#### COMPLETE THE FOLLOWING
(a) In the piece on social media and children's safety, who founded the Social Media Victims Law Center?
(b) Carry on the piece on social media and children's safety, starting right after its last sentence.
-- begin SELECTED TEXT --
In today’s digital-first world, everything we could ever possibly want is at our fingertips: retail shopping, groceries and food delivery, connections to friends and family, all of it. But time and time again, we have seen how the widespread use of the Internet, and social media in particular, can cause significantly more problems than it solves. In October of 2021, a whistleblower at Facebook (now Meta) released a trove of internal documents that seemingly indicated the company was aware their platform was negatively impacting the mental and physical health of adolescents, yet had very little intention to actively change its policies.
Today, nearly 95% of youth have access to a smartphone, with almost half of U.S. teenagers aged 13-17 who say they are constantly online. With this translating to over 21 million youth active on social media, it’s no surprise that more parents than ever are calling for action against social media giants like TikTok, Snapchat, YouTube, Roblox, and Instagram. CBS reports that over 1,200 families are banding together to bring over 150 lawsuits to the social networking industry next year as a part of the Social Media Victims Law Center (SMVLC). The SMVLC was founded by attorney Matt Bergen, whose aim is to empower parents and guardians to protect their kids from the effects of social media while holding companies accountable for the harm they intentionally and unintentionally create.
Bergen stated, “When [social media companies] have an opportunity to choose between the safety of our kids and profits, they always choose profits.”
However, the issue is not just about the site’s content algorithms alone, it also has to do with the fact that one of the largest groups at risk of harm is 10-to-13-year-olds who are not legally supposed to be on these platforms to begin with. According to the Children’s Online Privacy Protection Act (COPPA), any organization that operates an online service, including social media, is prohibited from collecting personally identifiable information from anyone under the age of 13 without parental permission. So as a workaround, many companies “age restrict” their applications or websites by simply stating that users must meet the age requirement in their Terms & Conditions. Of course, that does not stop underage users from selecting “I agree” and continuing to create their accounts. This begs the question, how can the age of online users be accurately verified to ensure the safety and protection of children?
-- end SELECTED TEXT --
-- begin SOURCE EXCERPT --
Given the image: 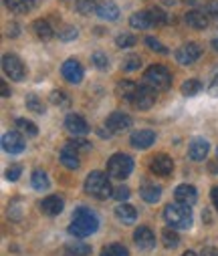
-- end SOURCE EXCERPT --
#### OUTPUTS FOR THE TASKS
(a) Attorney Matt Bergen.

(b)
A New Age of Digital Verification
With mounting pressure for social media organizations, and tech companies at large, to take a more active approach to enforce age and privacy restrictions, many businesses are already stepping up to the plate with stricter digital age checks. Age verification is exactly what it sounds like: the ability to confirm an individual’s age based on online/offline documentation or through computerized facial recognition, typically to determine whether the individual is allowed to access certain products or services. Digital age verification is an effective way for businesses to ensure they are compliant with the law while leveraging technology to unlock new ways to provide an efficient, yet safe and appropriate, environment for their customers. Some of the benefits of digital age verification systems include improvements in:
- Accuracy - Digital systems tend to be more accurate than traditional verification methods since multiple sources of information are used to confirm an individual's age.
- Convenience - Verification systems can be easily accessed and used via smartphones and mobile devices, making the process easy to use for both businesses and customers.
- Speed - Age verification requests can be processed rapidly, which reduces the time it takes to verify an individual's age and allows businesses to operate more efficiently.
- Data security - Sensitive and personally identifiable data, such as date of birth, does not need to be stored in any systems at all. The only information that is stored is simply the fact that an individual has been age verified for certain services.
- Customization - Digital age verification systems can be customized to meet a business’s specific needs, such as setting different age limits for different products or services.
So far, platforms that have implemented age verification, like YouTube (owned by Google), have started to require government-issued identification and/or credit card details for users to access specific content. Other companies, such as Yubo, are using automated age estimation technology to verify a user’s age by closely analyzing their facial features through uploaded selfies and videos. While both of these approaches are indeed better than just requiring agreement to terms and conditions, like many other social media platforms pursue, this is still not enough to ensure that the content being delivered is only being viewed by users who have been properly age verified.
Digital Age Verification for Regulated Industries
While age checks are extremely important for ensuring users on social media are who they say they are, digital age verification systems are just as important for promotional marketing campaigns too. Many industries focus their entire businesses on age-restricted products and activities, namely, alcohol and gaming, which means there’s always a constant need to verify that consumers are of legal age. At a time when fake IDs are more sophisticated than ever, some of the biggest challenges that regulated retailers face are the consequences that come with underage drinking or gambling, which can go as far as the suspension or revocation of their licenses.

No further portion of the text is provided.